2004 EQUITY INCENTIVE PLAN
RESTRICTED SHARE UNIT AGREEMENT
THIS RESTRICTED SHARE UNIT AGREEMENT (the "AGREEMENT"), is made,
effective as of the ____ day of _____________ (hereinafter the "DATE OF
GRANT"), between Interline Brands, Inc., (the "COMPANY"), and __________ (the
"PARTICIPANT").
R E C I T A L S:
WHEREAS, the Company has adopted the Interline Brands, Inc. 2004
Equity Incentive Plan (the "PLAN"), pursuant to which awards of Restricted
Share Units may be granted; and
WHEREAS, the Compensation Committee of the Board of Directors of the
Company (the "COMMITTEE") has determined that it is in the best interests of
the Company and its stockholders to grant to the Participant an award of
Restricted Share Units as provided herein and subject to the terms set forth
herein.
NOW THEREFORE, for and in consideration of the premises and the
covenants of the parties contained in this Agreement, and for other good and
valuable consideration, the receipt of which is hereby acknowledged, the
parties hereto, for themselves, their successors and assigns, hereby agree as
follows:
1. GRANT OF RESTRICTED SHARE UNITS. The Company hereby grants
on the Date of Grant, to the Participant a total of ________ Restricted Share
Units (the "AWARD"), with a target award equal to [two-thirds] of the Award,
or ___________ Restricted Share Units (the "TARGET AWARD") on the terms and
conditions set forth in this Agreement and as otherwise provided in the Plan.
Such Restricted Share Units shall be credited to a separate account maintained
for the Participant on the books of the Company (the "ACCOUNT"). On any given
date, the value of each Restricted Share Unit comprising the Award shall equal
the Fair Market Value of one share of Common Stock. The Award shall vest and
settle in accordance with Section 3 hereof.

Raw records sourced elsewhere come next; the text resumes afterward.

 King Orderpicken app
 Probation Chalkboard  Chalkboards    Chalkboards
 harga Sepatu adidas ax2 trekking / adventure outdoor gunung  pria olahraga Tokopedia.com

2. INCORPORATION BY REFERENCE, ETC. The provisions of the Plan
are hereby incorporated herein by reference. Except as otherwise expressly set
forth herein, this Agreement shall be construed in accordance with the
provisions of the Plan and any capitalized terms not otherwise defined in this
Agreement shall have the definitions set forth in the Plan. The Committee
shall have final authority to interpret and construe the Plan and this
Agreement and to make any and all determinations under them, and its decision
shall be binding and conclusive upon the Participant and his legal
representative in respect of any questions arising under the Plan or this
Agreement.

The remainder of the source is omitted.